==== PROVIDED RECORDS

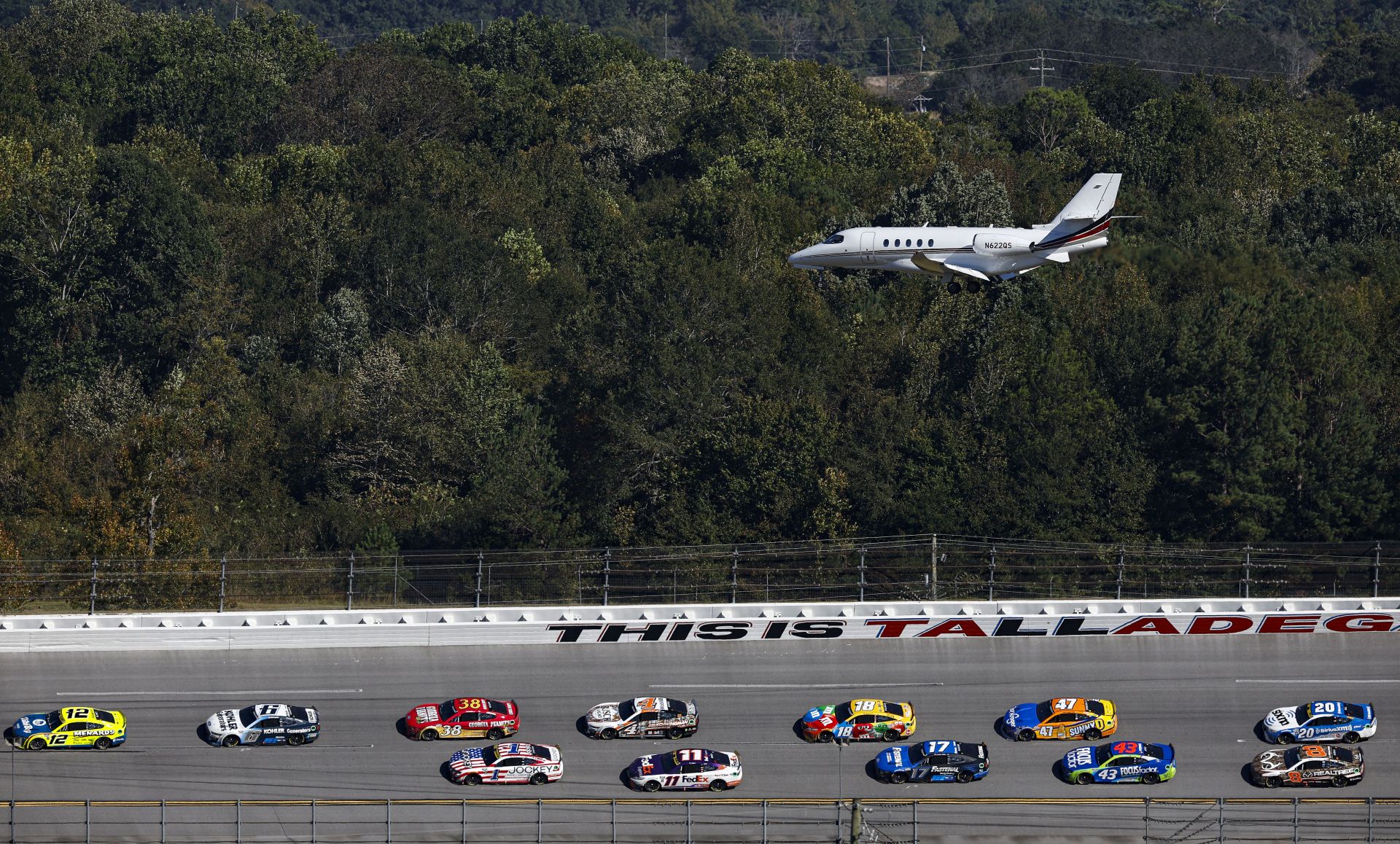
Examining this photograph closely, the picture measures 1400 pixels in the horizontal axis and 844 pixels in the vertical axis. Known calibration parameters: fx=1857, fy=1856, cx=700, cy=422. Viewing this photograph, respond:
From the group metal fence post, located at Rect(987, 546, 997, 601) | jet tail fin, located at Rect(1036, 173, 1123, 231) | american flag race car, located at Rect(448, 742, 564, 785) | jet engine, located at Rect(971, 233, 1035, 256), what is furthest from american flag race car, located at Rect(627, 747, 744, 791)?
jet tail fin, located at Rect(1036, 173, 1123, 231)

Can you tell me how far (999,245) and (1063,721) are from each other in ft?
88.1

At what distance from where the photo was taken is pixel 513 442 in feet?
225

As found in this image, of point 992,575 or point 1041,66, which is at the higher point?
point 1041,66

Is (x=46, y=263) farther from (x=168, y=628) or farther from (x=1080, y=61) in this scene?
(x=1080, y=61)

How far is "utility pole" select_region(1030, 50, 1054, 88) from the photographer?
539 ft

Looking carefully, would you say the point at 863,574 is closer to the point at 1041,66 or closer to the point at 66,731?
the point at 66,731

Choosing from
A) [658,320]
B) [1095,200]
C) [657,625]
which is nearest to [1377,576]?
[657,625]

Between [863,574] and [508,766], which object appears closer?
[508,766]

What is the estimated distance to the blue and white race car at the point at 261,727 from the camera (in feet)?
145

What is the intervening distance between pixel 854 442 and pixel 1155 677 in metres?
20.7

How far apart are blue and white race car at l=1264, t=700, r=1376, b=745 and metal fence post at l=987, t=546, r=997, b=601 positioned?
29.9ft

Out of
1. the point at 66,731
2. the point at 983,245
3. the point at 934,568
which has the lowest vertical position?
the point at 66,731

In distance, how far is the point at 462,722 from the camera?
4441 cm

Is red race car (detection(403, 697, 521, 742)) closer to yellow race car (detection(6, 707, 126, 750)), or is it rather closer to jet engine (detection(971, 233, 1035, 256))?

========

### [OBJECTIVE]
Retype all of the records above character for character, leaving the pictures out of your answer.

### [THE RESULT]
Examining this photograph closely, the picture measures 1400 pixels in the horizontal axis and 844 pixels in the vertical axis. Known calibration parameters: fx=1857, fy=1856, cx=700, cy=422. Viewing this photograph, respond:
From the group metal fence post, located at Rect(987, 546, 997, 601) | jet tail fin, located at Rect(1036, 173, 1123, 231) | american flag race car, located at Rect(448, 742, 564, 785) | jet engine, located at Rect(971, 233, 1035, 256), what is furthest from american flag race car, located at Rect(627, 747, 744, 791)?
jet tail fin, located at Rect(1036, 173, 1123, 231)

Can you tell me how far (999,245) and (1063,721) are from each other in ft?
88.1

At what distance from where the photo was taken is pixel 513 442 in feet?
225

As found in this image, of point 992,575 or point 1041,66, which is at the higher point?
point 1041,66

Is (x=46, y=263) farther from (x=168, y=628) or farther from (x=1080, y=61) in this scene?
(x=1080, y=61)

How far is "utility pole" select_region(1030, 50, 1054, 88) from the photographer?
539 ft

Looking carefully, would you say the point at 863,574 is closer to the point at 1041,66 or closer to the point at 66,731?
the point at 66,731

Choosing from
A) [658,320]
B) [1095,200]
C) [657,625]
which is nearest to [1377,576]?
[657,625]

Between [863,574] and [508,766], which object appears closer?
[508,766]

What is the estimated distance to the blue and white race car at the point at 261,727 from the camera (in feet)?
145

What is the intervening distance between pixel 854 442 and pixel 1155 677 in metres?
20.7

How far apart are blue and white race car at l=1264, t=700, r=1376, b=745 and metal fence post at l=987, t=546, r=997, b=601 positioned?
29.9ft

Out of
1. the point at 66,731
2. the point at 983,245
3. the point at 934,568
which has the lowest vertical position?
the point at 66,731

In distance, how far is the point at 462,722 from the camera?
4441 cm

Is red race car (detection(403, 697, 521, 742)) closer to yellow race car (detection(6, 707, 126, 750)), or is it rather closer to jet engine (detection(971, 233, 1035, 256))?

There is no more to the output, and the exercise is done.